### [Exercise brief]
Please transcribe the data below in full. Omit any picture you find in it.

--- Task inputs Enclosed Below ---

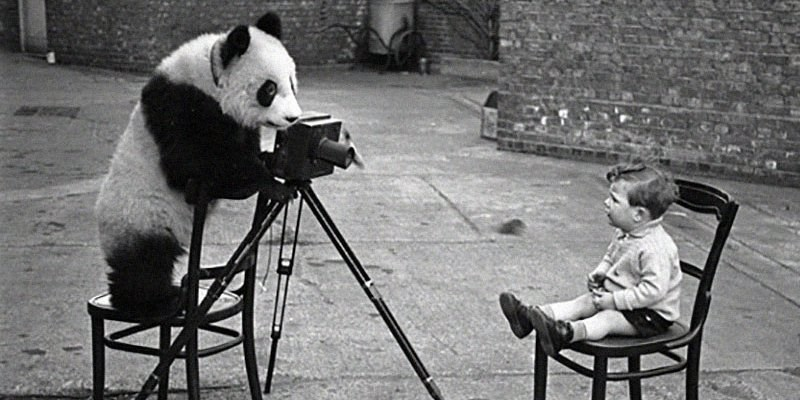 Black and white photo of a panda taking picture of a kid on a chair.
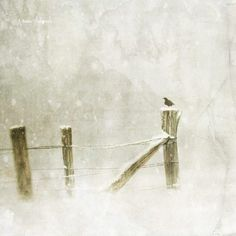 Jamie Heiden, '(minus) Six Degrees of Separation'….an exercise in patience. On so many levels. on ArtStack #jamie-heiden #art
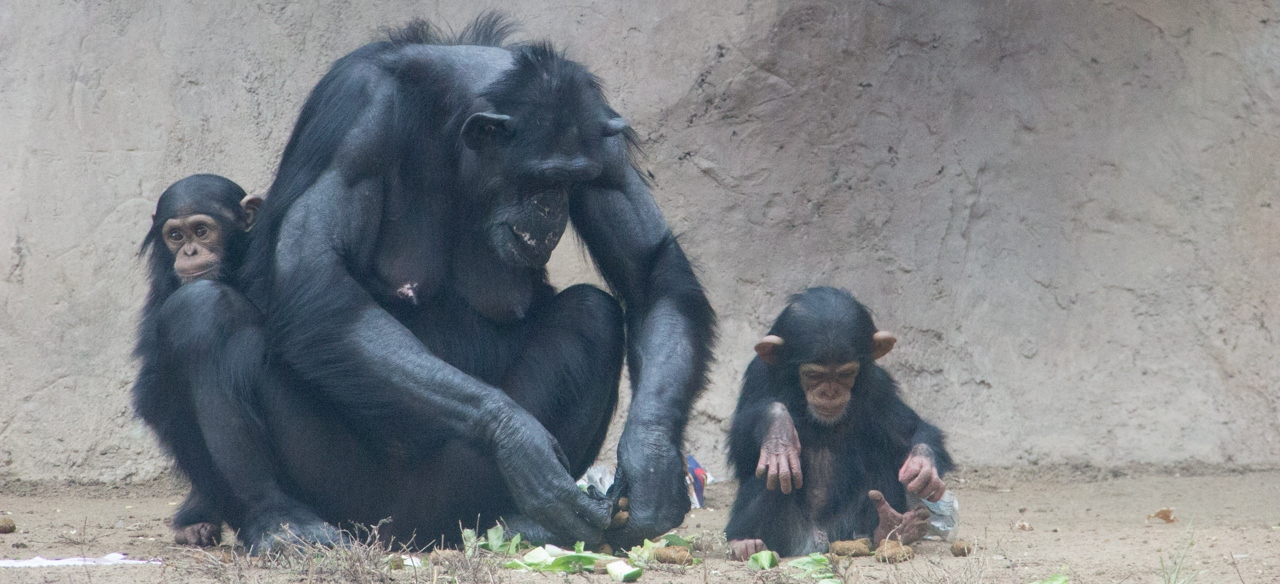 Elaine with Dezi and Rio Chimps 2015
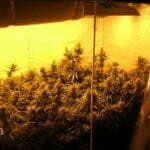 Cannabis indica grow room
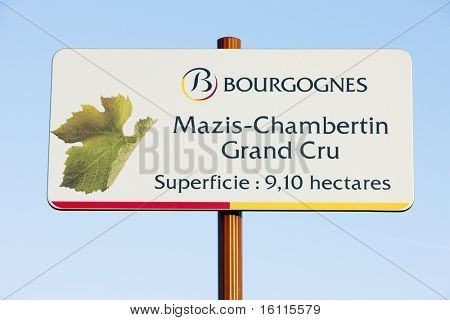 grand cru vineyard of Mazis-Chambertin, Cote de Nuits, Burgundy, France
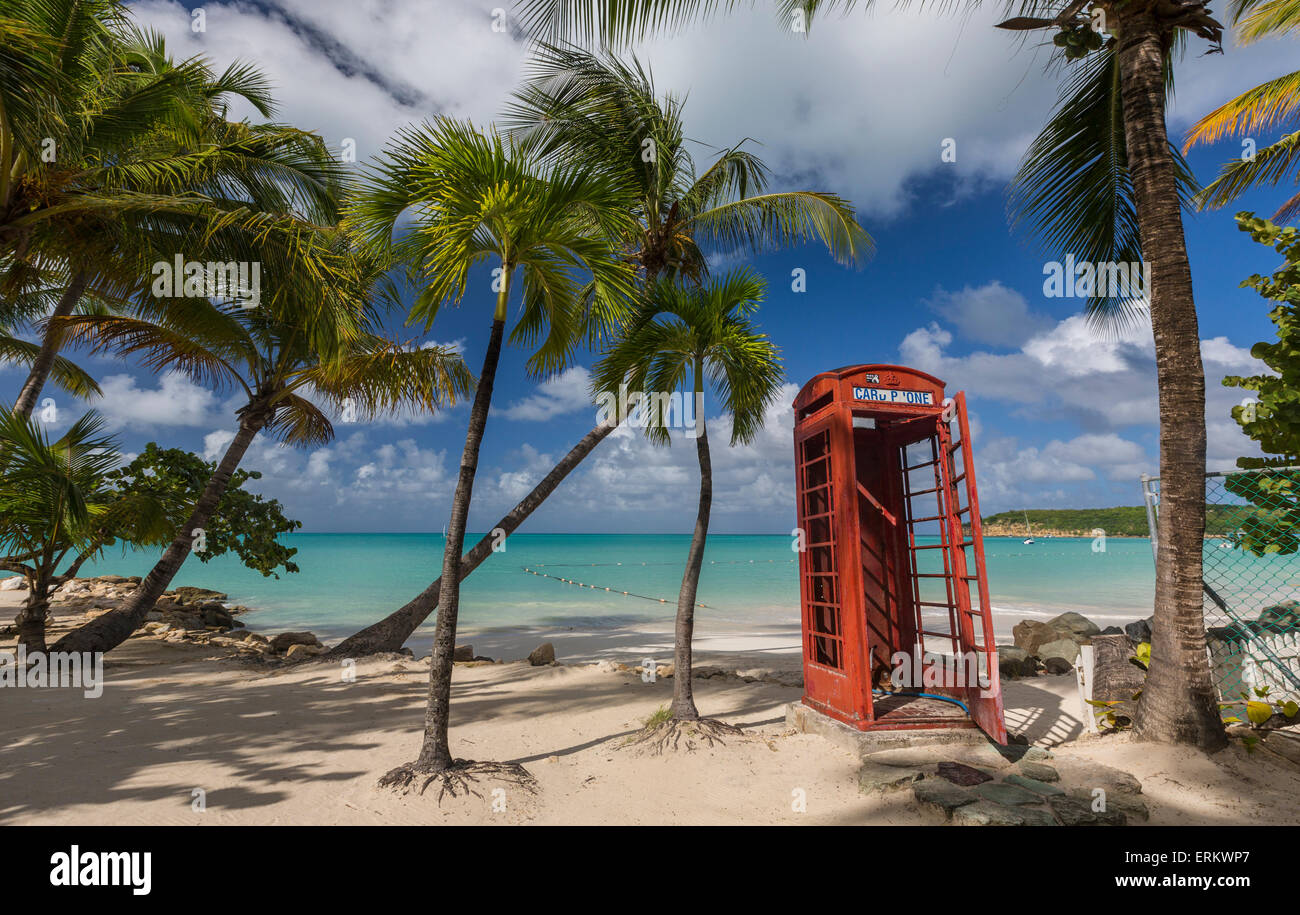 A red telephone box under coconut trees that surround Dickenson Bay, a strip of sand overlooking the Caribbean Sea, - Stock Image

--- End of Enclosed Task inputs ---

### [Answer area]
 Black and white photo of a panda taking picture of a kid on a chair.
 Jamie Heiden, '(minus) Six Degrees of Separation'….an exercise in patience. On so many levels. on ArtStack #jamie-heiden #art
 Elaine with Dezi and Rio Chimps 2015
 Cannabis indica grow room
 grand cru vineyard of Mazis-Chambertin, Cote de Nuits, Burgundy, France
 A red telephone box under coconut trees that surround Dickenson Bay, a strip of sand overlooking the Caribbean Sea, - Stock Image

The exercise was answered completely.